Considerable research has been done to develop resorbable stents, which are satisfactory replacements for metal stents, and can be used as an adjunct to angioplasty. However, there is a need for materials and methods for producing resorbable stents with high tensile strength, high modulus and low profile.

[Summary of the Invention]
It has been found that by introducing a high level of molecular alignment or orientation into the resorbable material used in stent manufacture, microdamaged resorbable stents with improved properties can be manufactured. Accordingly, the present invention relates to a method for controlling the morphology of an oriented resorbable material and a method for making a low profile stent comprising an oriented resorbable material.
Embodiments of the present invention relate to microdamaged resorbable stents comprising oriented resorbable material stretched to a ratio of about 7-350. Alternatively, the material is stretched to a ratio of about 10-300. The stretched material of the present invention has a tensile strength of about 50-500 MPa and a Young's modulus of about 2-300 GPa. The bioresorbable stent may be cylindrical and optionally further includes one or more solvents, plasticizers, biologically active agents and modifiers.

  Another embodiment of the invention relates to a method of manufacturing a microdamaged resorbable stent. The method comprises contacting a resorbable polymer with a solvent to form a polymer mixture, extruding the polymer mixture to form an extrudate, and stretching the extrudate to a draw ratio in the range of about 7 to 350. Forming a stretched extrudate, and forming the stent from the stretched extrudate. The method produces a stretched material having a tensile strength of about 50-500 MPa and a Young's modulus of about 2-300 GPa. The method optionally further comprises solidifying the extrudate and annealing the extrusion and / or stent.

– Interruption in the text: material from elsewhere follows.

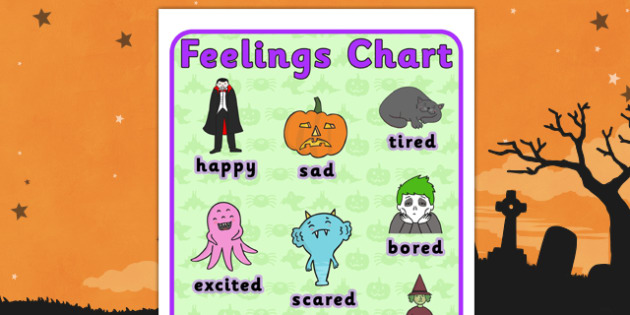Halloween Themed Feelings Chart - Halloween, Feelings, Feeling - Feeling Chart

It should be understood that both the above general description and the following detailed description are exemplary and explanatory and are intended to further illustrate the claimed invention.
The accompanying drawings, which are included to illustrate exemplary embodiments of the present invention, are incorporated in and constitute a part of this specification, illustrate embodiments of the present invention, and Together with the description, it serves to explain the principles of the invention.
The present invention will be described below with reference to the accompanying drawings. In the drawings, like reference numbers indicate identical or functionally similar elements. Further, the leftmost digit of the reference number identifies the drawing in which the reference number first appears.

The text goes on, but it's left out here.